## Directive
Rewrite the listing lines between the one holding "In which order" and the one holding "3. [85,322]", inclusive, swapping "farthest" for "most distant" and leaving everything else unchanged.

Data entries
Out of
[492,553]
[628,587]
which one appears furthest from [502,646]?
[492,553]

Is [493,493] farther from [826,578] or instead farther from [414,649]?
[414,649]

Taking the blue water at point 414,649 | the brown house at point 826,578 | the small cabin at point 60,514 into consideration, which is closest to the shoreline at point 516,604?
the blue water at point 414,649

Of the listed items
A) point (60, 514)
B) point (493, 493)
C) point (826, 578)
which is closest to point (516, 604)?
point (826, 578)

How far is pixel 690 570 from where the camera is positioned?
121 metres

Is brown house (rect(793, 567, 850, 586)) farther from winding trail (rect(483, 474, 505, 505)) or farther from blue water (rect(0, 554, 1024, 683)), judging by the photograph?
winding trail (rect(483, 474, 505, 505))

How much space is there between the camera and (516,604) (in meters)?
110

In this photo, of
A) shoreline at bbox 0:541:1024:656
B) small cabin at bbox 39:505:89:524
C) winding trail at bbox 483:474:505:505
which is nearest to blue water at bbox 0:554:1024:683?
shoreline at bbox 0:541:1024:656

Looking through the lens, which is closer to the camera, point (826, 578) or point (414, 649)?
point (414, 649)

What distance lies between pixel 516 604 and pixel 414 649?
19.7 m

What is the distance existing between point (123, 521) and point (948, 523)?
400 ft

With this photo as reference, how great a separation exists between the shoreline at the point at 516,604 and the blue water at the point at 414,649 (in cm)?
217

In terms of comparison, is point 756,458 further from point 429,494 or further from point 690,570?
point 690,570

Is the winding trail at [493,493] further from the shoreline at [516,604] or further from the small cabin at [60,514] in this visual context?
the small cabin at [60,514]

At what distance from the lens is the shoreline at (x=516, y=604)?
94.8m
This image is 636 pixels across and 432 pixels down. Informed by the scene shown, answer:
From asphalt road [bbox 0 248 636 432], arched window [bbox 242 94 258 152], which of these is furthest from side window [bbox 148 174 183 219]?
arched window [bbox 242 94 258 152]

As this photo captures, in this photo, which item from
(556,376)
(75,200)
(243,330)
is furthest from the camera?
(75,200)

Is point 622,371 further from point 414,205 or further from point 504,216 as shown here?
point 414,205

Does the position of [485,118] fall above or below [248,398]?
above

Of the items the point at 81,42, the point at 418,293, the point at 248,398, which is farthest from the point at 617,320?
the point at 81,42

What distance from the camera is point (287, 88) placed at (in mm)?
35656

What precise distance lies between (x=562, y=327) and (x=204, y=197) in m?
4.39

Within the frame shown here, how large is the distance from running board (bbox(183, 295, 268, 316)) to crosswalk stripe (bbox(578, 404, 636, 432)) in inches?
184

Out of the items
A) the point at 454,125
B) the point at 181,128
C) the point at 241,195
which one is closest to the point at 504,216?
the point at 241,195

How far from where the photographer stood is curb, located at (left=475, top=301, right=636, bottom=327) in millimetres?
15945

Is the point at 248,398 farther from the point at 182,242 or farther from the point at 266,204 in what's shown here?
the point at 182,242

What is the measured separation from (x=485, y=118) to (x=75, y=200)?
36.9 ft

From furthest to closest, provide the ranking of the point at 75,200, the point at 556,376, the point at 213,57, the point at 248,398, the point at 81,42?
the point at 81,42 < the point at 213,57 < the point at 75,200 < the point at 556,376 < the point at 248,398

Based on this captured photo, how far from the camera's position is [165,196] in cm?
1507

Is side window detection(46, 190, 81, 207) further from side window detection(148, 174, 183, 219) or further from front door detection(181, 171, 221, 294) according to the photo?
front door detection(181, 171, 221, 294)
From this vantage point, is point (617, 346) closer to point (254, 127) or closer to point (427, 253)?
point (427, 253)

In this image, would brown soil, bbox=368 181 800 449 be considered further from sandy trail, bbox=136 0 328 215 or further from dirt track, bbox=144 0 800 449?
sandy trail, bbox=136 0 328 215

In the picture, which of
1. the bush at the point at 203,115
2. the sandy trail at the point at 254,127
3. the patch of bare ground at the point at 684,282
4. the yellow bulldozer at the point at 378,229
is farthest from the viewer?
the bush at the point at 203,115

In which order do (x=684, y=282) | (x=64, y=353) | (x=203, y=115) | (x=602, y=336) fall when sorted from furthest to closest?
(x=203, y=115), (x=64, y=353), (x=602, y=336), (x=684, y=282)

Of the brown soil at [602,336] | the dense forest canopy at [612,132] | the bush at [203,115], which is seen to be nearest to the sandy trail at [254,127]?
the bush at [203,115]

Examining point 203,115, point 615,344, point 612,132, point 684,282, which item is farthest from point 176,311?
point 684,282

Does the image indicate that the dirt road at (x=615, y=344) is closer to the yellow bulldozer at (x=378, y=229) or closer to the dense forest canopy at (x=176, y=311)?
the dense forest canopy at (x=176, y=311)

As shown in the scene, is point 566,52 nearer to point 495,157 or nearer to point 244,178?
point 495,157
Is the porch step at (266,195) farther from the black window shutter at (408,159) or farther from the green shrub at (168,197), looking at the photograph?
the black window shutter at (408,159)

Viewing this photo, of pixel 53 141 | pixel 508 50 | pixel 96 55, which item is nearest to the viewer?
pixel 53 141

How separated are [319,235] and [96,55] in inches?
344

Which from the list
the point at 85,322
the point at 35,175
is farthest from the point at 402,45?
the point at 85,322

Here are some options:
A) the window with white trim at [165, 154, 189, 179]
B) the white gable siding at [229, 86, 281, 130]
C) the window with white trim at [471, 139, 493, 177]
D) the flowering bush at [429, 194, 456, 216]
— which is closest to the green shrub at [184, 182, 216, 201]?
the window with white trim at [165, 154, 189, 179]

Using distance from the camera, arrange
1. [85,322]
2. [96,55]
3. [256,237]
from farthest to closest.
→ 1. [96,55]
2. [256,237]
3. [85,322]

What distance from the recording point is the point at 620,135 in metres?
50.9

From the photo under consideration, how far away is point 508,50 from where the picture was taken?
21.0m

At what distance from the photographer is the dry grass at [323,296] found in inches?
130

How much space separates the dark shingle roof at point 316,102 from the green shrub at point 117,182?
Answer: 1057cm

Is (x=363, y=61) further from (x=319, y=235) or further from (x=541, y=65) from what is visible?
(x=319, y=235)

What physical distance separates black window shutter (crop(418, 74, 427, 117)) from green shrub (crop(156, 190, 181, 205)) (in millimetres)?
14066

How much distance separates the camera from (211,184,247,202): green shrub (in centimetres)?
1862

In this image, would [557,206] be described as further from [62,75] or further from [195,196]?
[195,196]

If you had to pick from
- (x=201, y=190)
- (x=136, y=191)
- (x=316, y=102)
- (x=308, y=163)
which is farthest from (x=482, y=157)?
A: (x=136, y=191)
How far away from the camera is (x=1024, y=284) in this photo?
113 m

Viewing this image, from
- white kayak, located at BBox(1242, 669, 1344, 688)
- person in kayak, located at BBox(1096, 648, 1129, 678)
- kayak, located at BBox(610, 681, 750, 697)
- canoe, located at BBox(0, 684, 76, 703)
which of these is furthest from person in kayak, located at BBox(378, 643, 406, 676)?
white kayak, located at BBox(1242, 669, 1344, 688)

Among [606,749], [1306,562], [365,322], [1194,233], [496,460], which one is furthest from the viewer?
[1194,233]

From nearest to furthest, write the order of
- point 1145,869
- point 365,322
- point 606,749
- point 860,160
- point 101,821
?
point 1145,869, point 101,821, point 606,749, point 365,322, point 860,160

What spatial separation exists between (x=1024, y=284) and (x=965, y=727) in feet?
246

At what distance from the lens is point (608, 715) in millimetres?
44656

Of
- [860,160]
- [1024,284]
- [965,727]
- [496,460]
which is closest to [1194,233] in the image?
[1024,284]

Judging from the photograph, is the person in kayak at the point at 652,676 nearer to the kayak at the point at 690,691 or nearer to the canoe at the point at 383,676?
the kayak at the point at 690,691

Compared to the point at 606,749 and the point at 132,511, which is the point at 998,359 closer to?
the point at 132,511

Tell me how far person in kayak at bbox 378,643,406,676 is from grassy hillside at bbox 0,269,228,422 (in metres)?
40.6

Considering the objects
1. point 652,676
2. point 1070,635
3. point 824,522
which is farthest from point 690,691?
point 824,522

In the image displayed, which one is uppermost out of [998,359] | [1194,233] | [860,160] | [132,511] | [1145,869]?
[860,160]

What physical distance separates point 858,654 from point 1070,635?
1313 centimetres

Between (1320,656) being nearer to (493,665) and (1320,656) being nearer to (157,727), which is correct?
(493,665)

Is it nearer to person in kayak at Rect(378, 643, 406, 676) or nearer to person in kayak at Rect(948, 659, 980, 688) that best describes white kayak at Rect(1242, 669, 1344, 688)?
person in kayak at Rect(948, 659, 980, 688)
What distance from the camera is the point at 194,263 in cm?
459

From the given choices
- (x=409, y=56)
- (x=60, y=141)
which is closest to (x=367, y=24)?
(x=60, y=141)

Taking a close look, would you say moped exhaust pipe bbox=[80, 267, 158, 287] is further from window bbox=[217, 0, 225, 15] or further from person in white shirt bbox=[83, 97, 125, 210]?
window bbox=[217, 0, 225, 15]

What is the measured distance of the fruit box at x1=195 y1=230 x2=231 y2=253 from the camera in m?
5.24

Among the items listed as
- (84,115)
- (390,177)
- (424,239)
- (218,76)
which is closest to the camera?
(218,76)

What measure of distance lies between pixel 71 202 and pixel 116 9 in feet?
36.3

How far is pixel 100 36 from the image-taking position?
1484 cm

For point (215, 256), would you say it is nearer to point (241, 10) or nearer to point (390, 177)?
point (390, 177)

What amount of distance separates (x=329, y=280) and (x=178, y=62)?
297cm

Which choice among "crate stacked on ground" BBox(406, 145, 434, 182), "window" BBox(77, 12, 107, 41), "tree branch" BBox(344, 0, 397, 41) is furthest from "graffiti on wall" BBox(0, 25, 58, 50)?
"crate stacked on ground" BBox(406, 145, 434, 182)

## Reply to the task
In which order do (x=684, y=282) | (x=64, y=353) | (x=203, y=115) | (x=602, y=336) fall when sorted from furthest to closest?
(x=203, y=115), (x=64, y=353), (x=602, y=336), (x=684, y=282)

Of the brown soil at [602,336] | the dense forest canopy at [612,132] | the bush at [203,115], which is seen to be nearest to the sandy trail at [254,127]?
the bush at [203,115]

Examining point 203,115, point 615,344, point 612,132, point 684,282, which item is most distant from point 176,311?
point 684,282

Does the image indicate that the dirt road at (x=615, y=344) is closer to the yellow bulldozer at (x=378, y=229) or closer to the dense forest canopy at (x=176, y=311)?
the dense forest canopy at (x=176, y=311)

As shown in the scene, is point 566,52 nearer to point 495,157 or nearer to point 244,178?
point 495,157
Is the porch step at (266,195) farther from the black window shutter at (408,159) or farther from the green shrub at (168,197), looking at the photograph?
the black window shutter at (408,159)

Viewing this photo, of pixel 53 141 | pixel 508 50 | pixel 96 55, which item is nearest to the viewer?
pixel 53 141

How separated are [319,235] and [96,55] in inches?
344

Which from the list
the point at 85,322
the point at 35,175
is most distant from the point at 402,45?
the point at 85,322

Here are some options:
A) the window with white trim at [165, 154, 189, 179]
B) the white gable siding at [229, 86, 281, 130]
C) the window with white trim at [471, 139, 493, 177]
D) the flowering bush at [429, 194, 456, 216]
— which is closest to the green shrub at [184, 182, 216, 201]?
the window with white trim at [165, 154, 189, 179]

Using distance from the camera, arrange
1. [85,322]
2. [96,55]
3. [256,237]
from most distant to closest.
→ 1. [96,55]
2. [256,237]
3. [85,322]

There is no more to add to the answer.